## Exercise instructions
Retype, without pictures, the line holding "Vestido de mezclilla" and each line below it through the final line.

^^^^^^^^^^^^^^^^

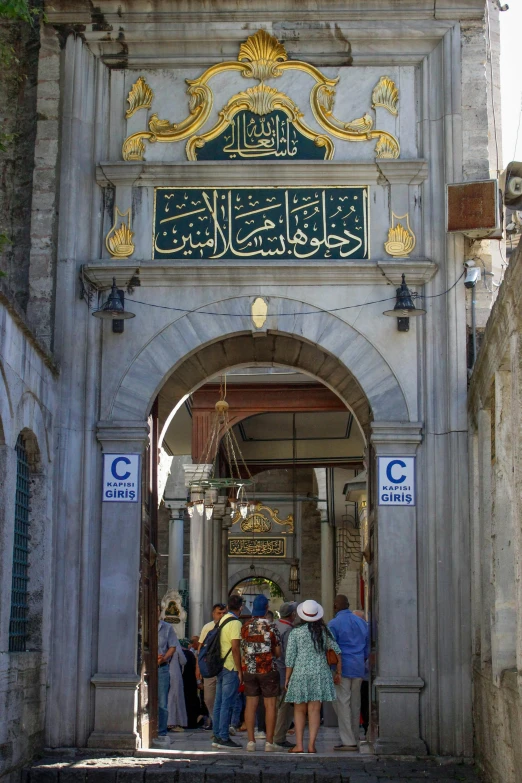 a group of people are entering an archway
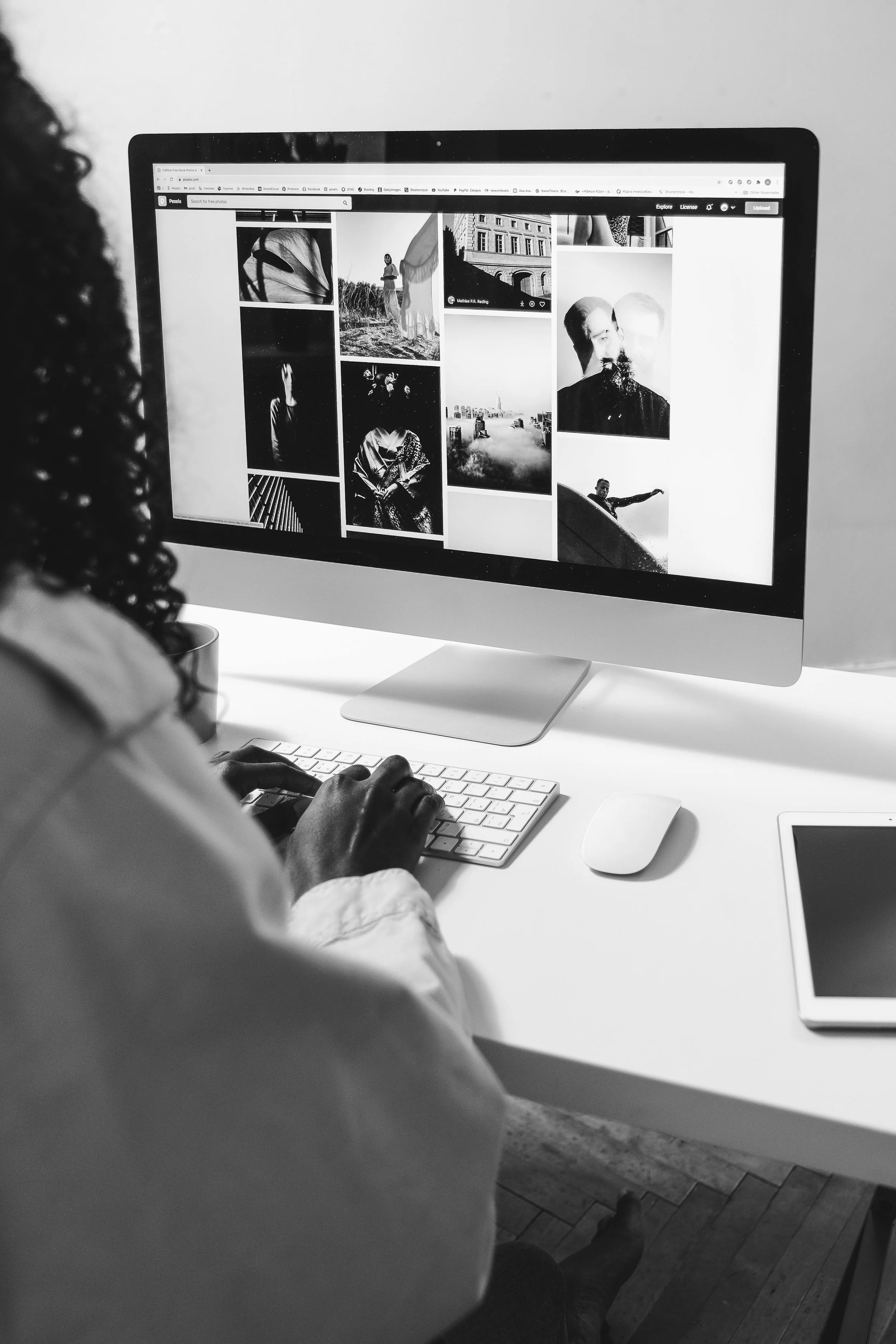 Person browsing black and white photographs on an iMac computer screen, sitting at a white desk.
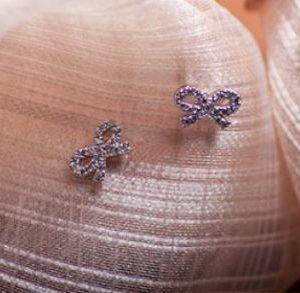 White Gold Bow Earrings with 0.12 CT Diamonds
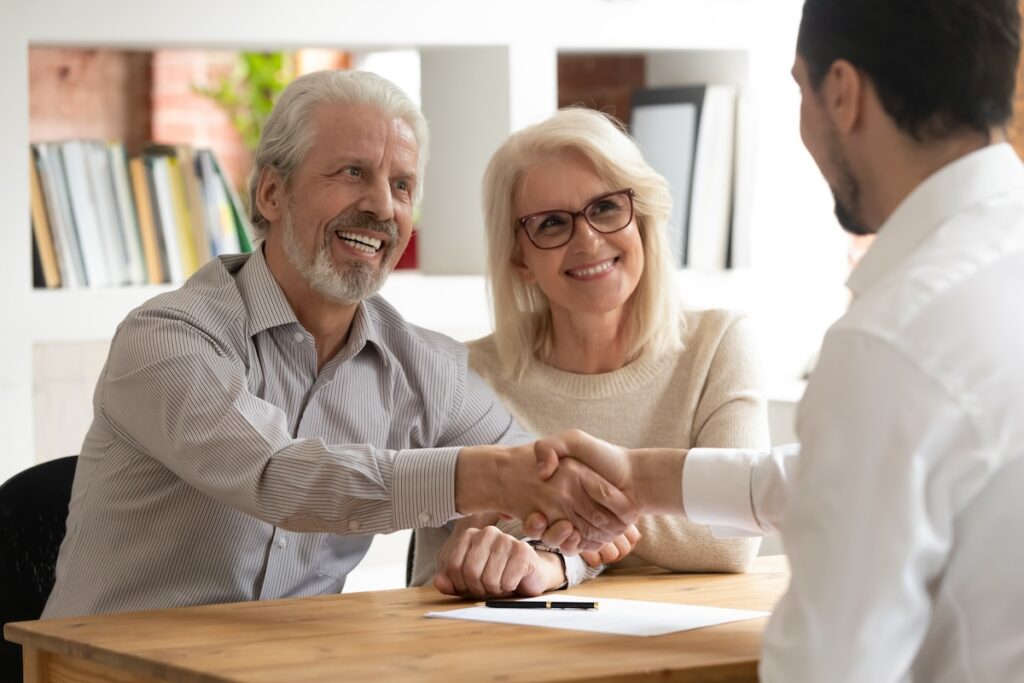 smiling couple receiving personalized wealth management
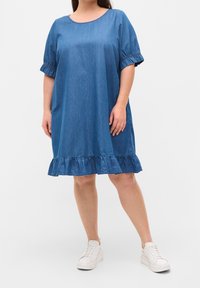Vestido de mezclilla azul, con cuello redondo, mangas cortas con volantes y un dobladillo con volante. Combina con zapatillas blancas para crear contraste.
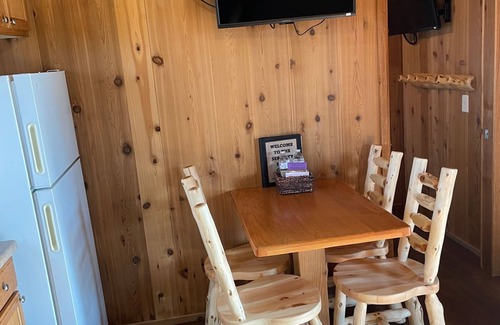 Branson Cottage | Serenity Falls Cabin includes 2 bedrooms (1 with a queen size bed and 1 with a full size bed), 1 fut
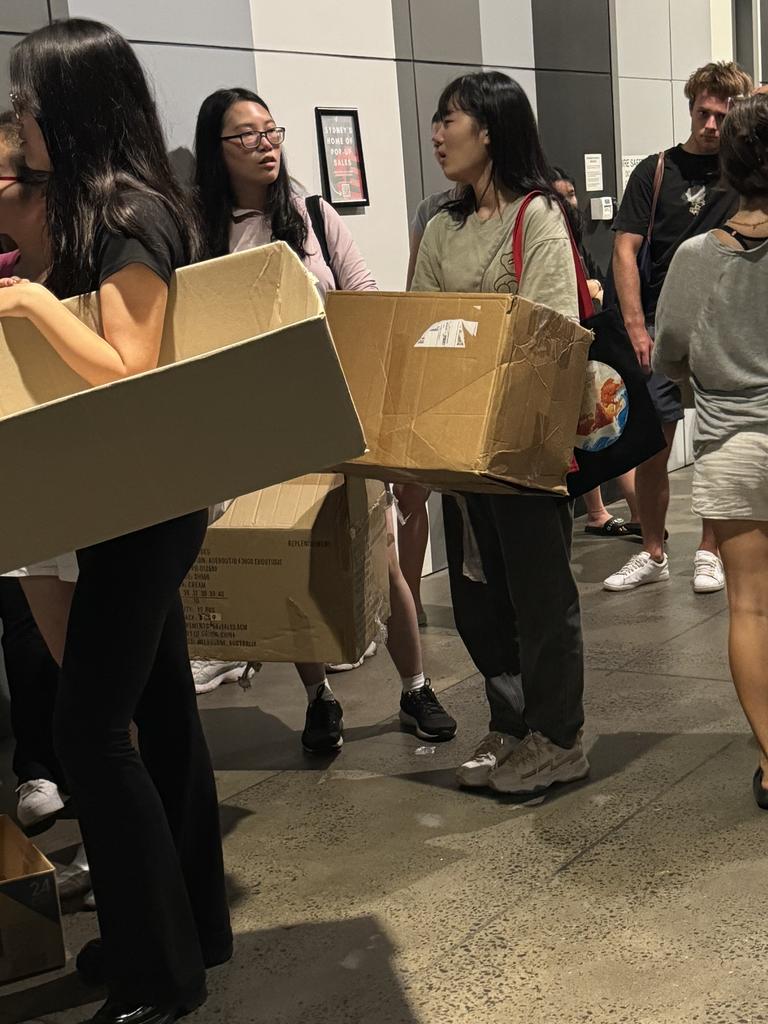 Women had boxes ready to fill with clothes. Picture: News.com.au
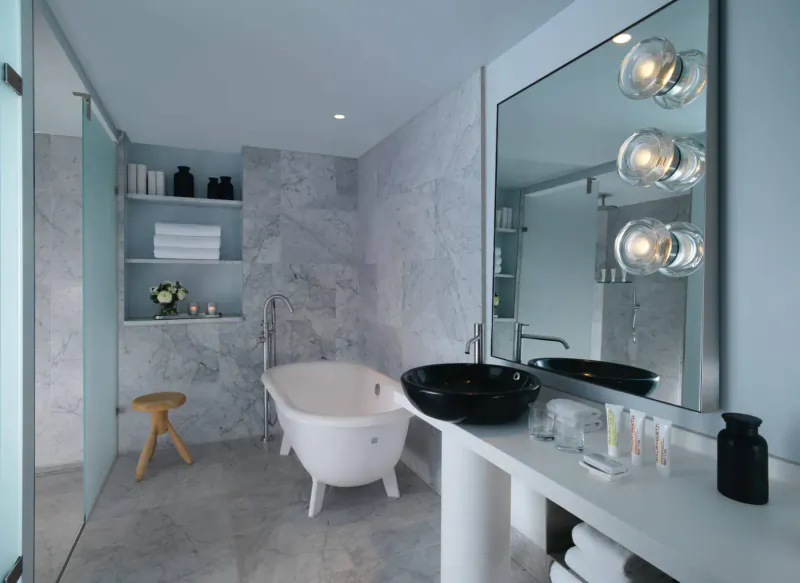 Elegant spa bathroom with white clawfoot bathtub, black sink, marble walls, towels, and modern lighting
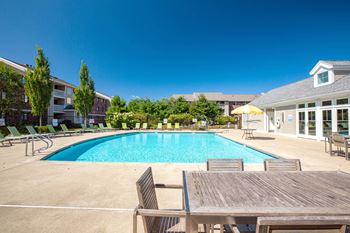 A swimming pool with a wooden table and chairs around it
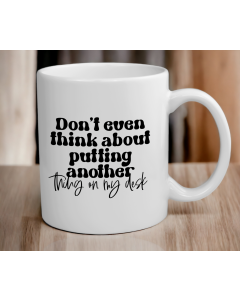 Funny office desk quote mug on wooden table with black text design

^^^^^^^^^^^^^^^^

## Reply to the task
Vestido de mezclilla azul, con cuello redondo, mangas cortas con volantes y un dobladillo con volante. Combina con zapatillas blancas para crear contraste.
 Branson Cottage | Serenity Falls Cabin includes 2 bedrooms (1 with a queen size bed and 1 with a full size bed), 1 fut
 Women had boxes ready to fill with clothes. Picture: News.com.au
 Elegant spa bathroom with white clawfoot bathtub, black sink, marble walls, towels, and modern lighting
 A swimming pool with a wooden table and chairs around it
 Funny office desk quote mug on wooden table with black text design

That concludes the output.